## AIM OF THE EXERCISE
Reproduce the records below word for word, from the line containing "At what distance" down through the end of the records, including both of those ends. Leave the pictures out of your answer.

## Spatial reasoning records
** Begin **
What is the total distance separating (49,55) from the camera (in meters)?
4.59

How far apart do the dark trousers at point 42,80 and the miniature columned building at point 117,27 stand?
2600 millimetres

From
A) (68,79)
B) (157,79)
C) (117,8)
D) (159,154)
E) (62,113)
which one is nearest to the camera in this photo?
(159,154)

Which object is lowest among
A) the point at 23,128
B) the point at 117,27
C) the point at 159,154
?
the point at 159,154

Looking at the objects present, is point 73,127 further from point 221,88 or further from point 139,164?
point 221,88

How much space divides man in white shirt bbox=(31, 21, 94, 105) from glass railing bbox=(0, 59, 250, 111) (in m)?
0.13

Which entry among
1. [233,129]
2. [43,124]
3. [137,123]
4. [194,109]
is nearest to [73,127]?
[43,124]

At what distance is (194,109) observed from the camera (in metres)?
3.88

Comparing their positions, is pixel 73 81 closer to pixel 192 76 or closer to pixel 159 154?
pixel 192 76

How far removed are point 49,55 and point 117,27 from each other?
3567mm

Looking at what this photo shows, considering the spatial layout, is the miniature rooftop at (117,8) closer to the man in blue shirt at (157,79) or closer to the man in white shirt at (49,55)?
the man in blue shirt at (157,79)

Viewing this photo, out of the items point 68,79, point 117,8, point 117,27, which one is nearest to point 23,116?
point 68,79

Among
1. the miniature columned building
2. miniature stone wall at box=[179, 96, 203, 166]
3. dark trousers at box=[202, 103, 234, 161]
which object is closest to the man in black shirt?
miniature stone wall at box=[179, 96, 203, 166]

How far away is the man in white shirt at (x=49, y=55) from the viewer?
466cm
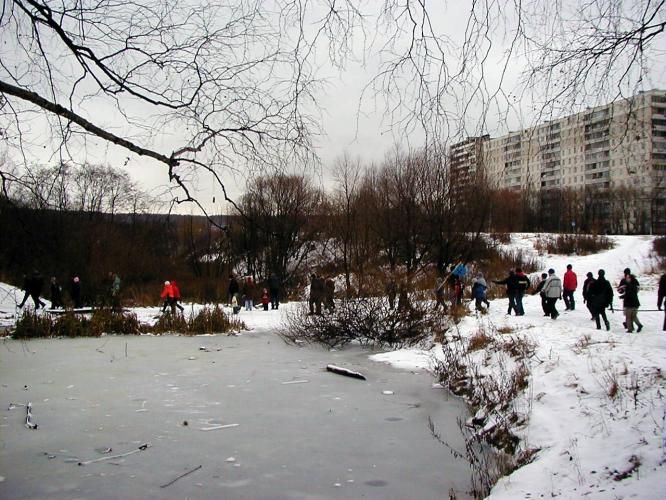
** End **
## EXPECTED OUTPUT
At what distance is (194,109) observed from the camera (in metres)?
3.88

Comparing their positions, is pixel 73 81 closer to pixel 192 76 or closer to pixel 159 154?
pixel 192 76

How far removed are point 49,55 and point 117,27 from each other?
3567mm

Looking at what this photo shows, considering the spatial layout, is the miniature rooftop at (117,8) closer to the man in blue shirt at (157,79) or closer to the man in white shirt at (49,55)?
the man in blue shirt at (157,79)

Viewing this photo, out of the items point 68,79, point 117,8, point 117,27, which one is nearest to point 23,116?
point 68,79

Among
1. the miniature columned building
2. miniature stone wall at box=[179, 96, 203, 166]
3. dark trousers at box=[202, 103, 234, 161]
which object is closest to the man in black shirt?
miniature stone wall at box=[179, 96, 203, 166]

How far away is the man in white shirt at (x=49, y=55) from the viewer?
466cm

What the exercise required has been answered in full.